Article: Spirituality in Contemporary Ireland: Manifesting Indigeneity, by Bernadette Flanagan and Michael O’Sullivan

The article‘s two authors, Bernadette Flanagan and Michael O’Sullivan, write that scholars of Christian spirituality need to look beyond classical Christian texts to understand developments in contemporary spirituality.  In the case of contemporary spirituality in Ireland, we need to explore practices that predate the advent of Christianity in that country. They introduce their approach in the following excerpt:

… this article will focus in particular on an ethnographic/historical account of how the inter-spiritual blend of indigenous tradition and Christianity is a characteristic feature of an emerging spirituality in Ireland.

In other words, many have responded to the crisis of credibility of religious institutions by wedding a Christian upbringing with pre/early Christian spiritual practices, which are orally available from living older generations in Ireland.
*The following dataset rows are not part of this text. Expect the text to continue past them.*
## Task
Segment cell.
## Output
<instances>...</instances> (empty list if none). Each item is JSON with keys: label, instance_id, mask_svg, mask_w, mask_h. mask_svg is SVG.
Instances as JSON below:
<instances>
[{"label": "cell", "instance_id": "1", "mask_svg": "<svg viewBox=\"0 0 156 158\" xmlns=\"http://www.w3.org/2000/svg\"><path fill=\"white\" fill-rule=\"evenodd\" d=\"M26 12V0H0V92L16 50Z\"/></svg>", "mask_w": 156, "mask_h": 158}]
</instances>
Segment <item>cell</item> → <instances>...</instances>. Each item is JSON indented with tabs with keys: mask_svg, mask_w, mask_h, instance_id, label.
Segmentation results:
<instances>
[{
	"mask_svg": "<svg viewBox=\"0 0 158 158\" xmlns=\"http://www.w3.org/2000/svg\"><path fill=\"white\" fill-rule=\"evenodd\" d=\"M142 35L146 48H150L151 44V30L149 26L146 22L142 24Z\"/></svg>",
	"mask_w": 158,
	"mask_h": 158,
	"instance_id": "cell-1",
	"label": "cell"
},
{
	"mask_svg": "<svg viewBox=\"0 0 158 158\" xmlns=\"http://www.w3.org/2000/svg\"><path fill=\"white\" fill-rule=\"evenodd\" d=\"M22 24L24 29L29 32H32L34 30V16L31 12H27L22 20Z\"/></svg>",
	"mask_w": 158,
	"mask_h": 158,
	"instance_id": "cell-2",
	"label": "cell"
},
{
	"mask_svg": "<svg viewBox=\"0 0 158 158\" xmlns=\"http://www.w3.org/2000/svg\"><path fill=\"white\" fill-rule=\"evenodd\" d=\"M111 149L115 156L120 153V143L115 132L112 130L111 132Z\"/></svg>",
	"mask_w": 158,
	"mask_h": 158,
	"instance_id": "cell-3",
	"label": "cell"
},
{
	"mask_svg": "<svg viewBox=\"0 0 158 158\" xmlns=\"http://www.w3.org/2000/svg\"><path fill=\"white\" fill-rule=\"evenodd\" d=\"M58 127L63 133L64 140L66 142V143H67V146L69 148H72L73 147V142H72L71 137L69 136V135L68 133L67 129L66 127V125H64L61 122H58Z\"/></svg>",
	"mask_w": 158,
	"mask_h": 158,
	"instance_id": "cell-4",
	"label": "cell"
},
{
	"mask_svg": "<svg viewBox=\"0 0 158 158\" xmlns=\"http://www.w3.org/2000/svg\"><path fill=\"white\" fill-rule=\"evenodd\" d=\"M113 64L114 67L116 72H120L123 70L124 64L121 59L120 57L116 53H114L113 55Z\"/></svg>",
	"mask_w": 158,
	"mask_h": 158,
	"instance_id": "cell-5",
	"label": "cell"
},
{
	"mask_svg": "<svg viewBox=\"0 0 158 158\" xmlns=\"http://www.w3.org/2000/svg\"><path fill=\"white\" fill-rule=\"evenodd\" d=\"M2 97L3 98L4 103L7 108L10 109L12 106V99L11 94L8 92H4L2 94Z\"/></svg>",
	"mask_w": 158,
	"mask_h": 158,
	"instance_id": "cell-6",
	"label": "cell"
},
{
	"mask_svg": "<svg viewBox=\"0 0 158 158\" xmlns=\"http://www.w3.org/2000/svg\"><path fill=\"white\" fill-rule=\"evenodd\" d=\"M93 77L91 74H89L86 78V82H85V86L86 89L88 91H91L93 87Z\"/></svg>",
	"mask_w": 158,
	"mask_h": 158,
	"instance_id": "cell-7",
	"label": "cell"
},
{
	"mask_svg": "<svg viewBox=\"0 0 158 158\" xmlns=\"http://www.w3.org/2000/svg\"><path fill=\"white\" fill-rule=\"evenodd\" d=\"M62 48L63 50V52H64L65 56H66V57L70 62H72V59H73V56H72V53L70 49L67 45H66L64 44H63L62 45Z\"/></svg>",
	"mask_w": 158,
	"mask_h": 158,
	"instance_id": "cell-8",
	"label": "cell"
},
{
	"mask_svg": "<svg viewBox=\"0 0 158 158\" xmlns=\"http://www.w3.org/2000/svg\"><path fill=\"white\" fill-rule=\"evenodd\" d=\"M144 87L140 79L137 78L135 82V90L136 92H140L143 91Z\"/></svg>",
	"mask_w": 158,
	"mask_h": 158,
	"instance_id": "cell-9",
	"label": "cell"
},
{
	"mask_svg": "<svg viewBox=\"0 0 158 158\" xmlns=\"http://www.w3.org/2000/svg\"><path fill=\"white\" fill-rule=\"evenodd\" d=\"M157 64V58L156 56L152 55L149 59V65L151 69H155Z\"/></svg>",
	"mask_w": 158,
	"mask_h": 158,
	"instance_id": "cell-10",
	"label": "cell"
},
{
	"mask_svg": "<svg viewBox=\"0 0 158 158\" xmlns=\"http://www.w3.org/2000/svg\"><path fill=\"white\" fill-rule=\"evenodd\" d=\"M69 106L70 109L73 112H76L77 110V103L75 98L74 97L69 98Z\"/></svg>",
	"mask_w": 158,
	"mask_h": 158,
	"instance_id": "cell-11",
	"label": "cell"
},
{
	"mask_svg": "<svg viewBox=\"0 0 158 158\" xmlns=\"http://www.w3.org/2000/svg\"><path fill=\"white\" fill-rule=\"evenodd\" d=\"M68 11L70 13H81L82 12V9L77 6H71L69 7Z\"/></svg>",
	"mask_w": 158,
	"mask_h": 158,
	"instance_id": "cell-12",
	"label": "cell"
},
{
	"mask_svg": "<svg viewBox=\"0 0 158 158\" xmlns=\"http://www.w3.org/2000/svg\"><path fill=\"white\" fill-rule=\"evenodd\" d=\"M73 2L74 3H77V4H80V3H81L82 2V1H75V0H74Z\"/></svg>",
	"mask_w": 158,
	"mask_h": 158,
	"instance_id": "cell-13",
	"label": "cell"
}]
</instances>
The significant emerging spiritual practices that will be reviewed in this article will be the revitalization of Pilgrim paths; the visitation of Holy Wells; the restoration of Pattern Days, celebration of the four key festivals of the Celtic calendar; the engagement between Old and New Monasticism and the turn to public celebrations of ancient Celtic festivals. For some people these new expressions are a retrieval of a neglected stream within Catholicism; whereas for others the new expressions are a mark of separation from the past.

Citation:
Flanagan, B. & O’Sullivan, M. “Spirituality in Contemporary Ireland: Manifesting Indigeneity.” Spiritus: A Journal of Christian Spirituality, vol. 16 no. 3, 2016, pp. 55-73.